It looks as if the Visual Studio dev team may be implementing a new operator in a future .NET release. This is due in large part to community demand, which is pretty cool because it shows that the VS team is listening to their customer base; a key part of a successful product.

This new operator is likely going to take the syntax of ?. and is known as the Safe Navigation Operator.

Its purpose is rather simple, and it eliminates a load of boiler-plate code by making the compiler do it for you.

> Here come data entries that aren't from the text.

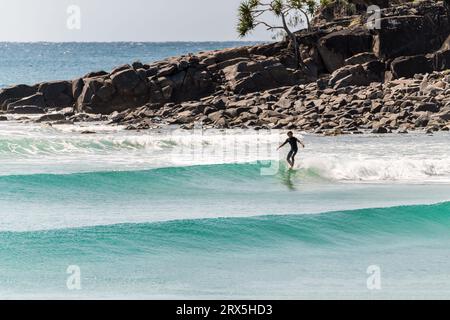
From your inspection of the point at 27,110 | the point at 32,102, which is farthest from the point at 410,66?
the point at 27,110

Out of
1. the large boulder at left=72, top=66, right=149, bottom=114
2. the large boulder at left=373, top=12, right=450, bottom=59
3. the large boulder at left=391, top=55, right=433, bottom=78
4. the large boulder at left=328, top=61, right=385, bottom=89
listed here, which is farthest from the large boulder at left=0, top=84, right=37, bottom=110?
the large boulder at left=391, top=55, right=433, bottom=78

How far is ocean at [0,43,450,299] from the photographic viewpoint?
14.9 m

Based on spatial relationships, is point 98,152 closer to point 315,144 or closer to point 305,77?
point 315,144

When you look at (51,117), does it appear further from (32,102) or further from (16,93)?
(16,93)

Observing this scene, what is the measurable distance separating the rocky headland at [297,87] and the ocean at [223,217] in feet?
13.3

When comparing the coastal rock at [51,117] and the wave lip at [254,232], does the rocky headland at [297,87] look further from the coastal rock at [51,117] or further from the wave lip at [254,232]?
the wave lip at [254,232]

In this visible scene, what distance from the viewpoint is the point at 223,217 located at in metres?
20.5

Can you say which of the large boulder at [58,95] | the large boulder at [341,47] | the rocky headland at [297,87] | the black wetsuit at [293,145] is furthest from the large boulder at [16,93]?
the black wetsuit at [293,145]

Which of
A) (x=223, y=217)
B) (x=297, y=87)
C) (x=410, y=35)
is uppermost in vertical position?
(x=410, y=35)

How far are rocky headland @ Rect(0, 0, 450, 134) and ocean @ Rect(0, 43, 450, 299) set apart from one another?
13.3 feet

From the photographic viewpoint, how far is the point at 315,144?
33688 millimetres

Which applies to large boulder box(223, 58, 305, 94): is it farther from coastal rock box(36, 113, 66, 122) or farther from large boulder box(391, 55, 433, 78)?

Say you have these classes:

public class A
{
    public B B { get; set; }
}

public class B
{
    public C C { get; set; }
}

public class C
{
    public int D { get; set; }
}

It’s plain to see above that it’s possible that an instance of A may have a null B property, or even that an instance of B may have a null C property. If you want to get D from A safely (so as to avoid null reference exceptions), your code often ends up looking something like this:

int? result = A.B == null ? (int?)null : (A.B.C == null ? (int?)null : A.B.C.D);

What an incredibly annoying pain to write out, and even to read. You could maybe make it clearer, at the cost of more verbosity and lines of code:

int? result = null;
if (A.B != null)
{
    if (A.B.C != null)
    {
        result = A.B.C.D;
    }
}

This is still a bit convoluted and boiler-plate for my liking. Really, all we want to do in English is get the integer value of D if it exists on A. It shouldn’t be so challenging!

Enter the new Safe Navigation Operator and how it might function:

int? result = A?.B?.C.D;

Note the ?. syntax that is placed at the point where the A instance references B and B instance references C. This is much more readable, and intuitive to look at. To me, it says “if A’s B is not null and B’s C is not null, return D, else return null” which is pretty streamlined. Upon simple inspection, it also clearly says that A.B is nullable and B.C is nullable, which are great side effects of the shortened syntax.

Note that the final product, if included in C#, may behave differently than I’ve demonstrated and hypothesized here. The code in this post is mostly made on assumptions of compiler rules for this operator, and could in the future prove to be wrong. However, even still, this operator will be a great addition to C# and .NET if it makes the cut!